From the MIMIC-CXR \cite{mimic} dataset, we compute $\text{LAMA}_t(S_{\text{vis}})$, where $S_{\text{vis}}$ denotes the set of all image tokens, for 100 randomly sampled X-rays from the test set. We observe a clear downward trend in $\text{LAMA}_t(S_{\text{vis}})$ over the generation steps (Fig. \ref{fig:Attention}), suggesting a decay in attention to the image tokens during the generation process, accompanied by an increase in attention over the language priors. We hypothesize that this causes the model to learn spurious co-occurrences of pathology due to inherent biases in the training datasets. A typical example of such spurious pathology co-occurrence arises with cardiomegaly and pulmonary edema. In many cases, these two findings frequently appear together because both are associated with congestive heart failure \cite{cooccurrence}. As a result, when the model increasingly relies on textual priors, the presence of cardiomegaly alone serves as a language cue that strongly biases subsequent tokens toward the associated pathology (pulmonary edema in this case), even if the visual evidence is absent. Similarly, pleural effusion (fluid accumulation) can mechanically lead to some degree of rounded atelectasis (lung collapse) due to compression \cite{cooccurrence2}. This statistical co-occurrence can also lead the model to generate spurious findings simply because they commonly appear together in the training distribution, rather than being grounded in the underlying image evidence.

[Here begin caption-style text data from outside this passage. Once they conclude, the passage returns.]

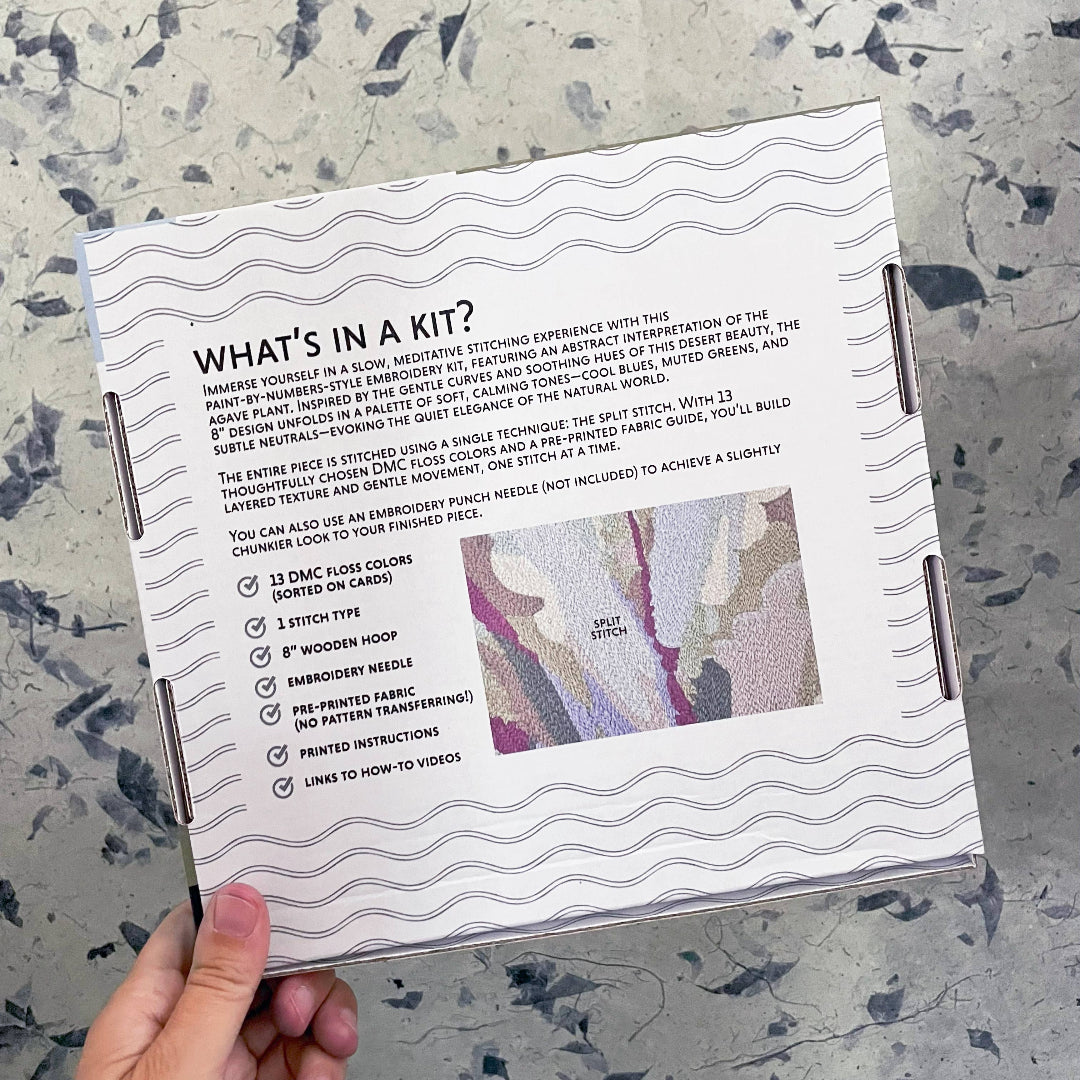 Embroidery kit packaging with text and fabric sample on a textured surface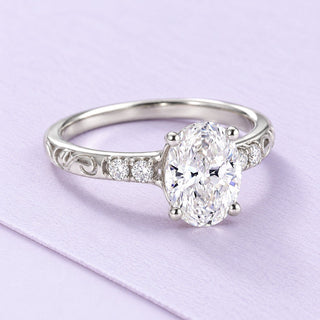 White-gold oval diamond ring with delicate filigree shoulders resting at a three-quarter angle on a large lilac paper sheet.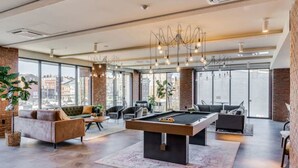 A spacious living area with a pool table, comfortable seating, large windows, and a modern chandelier.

% Our key contributions are:

Given these observations, we introduce \textbf{Category-Wise Contrastive Decoding}, a novel and modular method that is designed to enhance \emph{structured findings generation} in radiology foundation models. Category-Wise Contrastive Decoding aims to mitigate the problems of generating spurious co-occurrences and reduced attention on visual tokens with increase in output length in two ways: (i) Category-Specific Parametrization - We generate a findings report \emph{category-wise} under eight anatomical headers, as defined by \citet{srrg}: Lungs and Airways, Pleura, Cardiovascular, Hila and Mediastinum, Tubes, Catheters, and Support Devices, Musculoskeletal and Chest Wall, Abdominal, and Other. Henceforth, we refer to these anatomical headers as categories of a structured radiology report. (ii) Masked Contrastive Decoding - An inference time strategy, where instead of normal greedy decoding, we sample from a contrasted distribution obtained by masking the X-ray using category-specific visual prompts. Introducing a contrastive objective at inference time prevents hallucinations arising from prior language bias learned during training.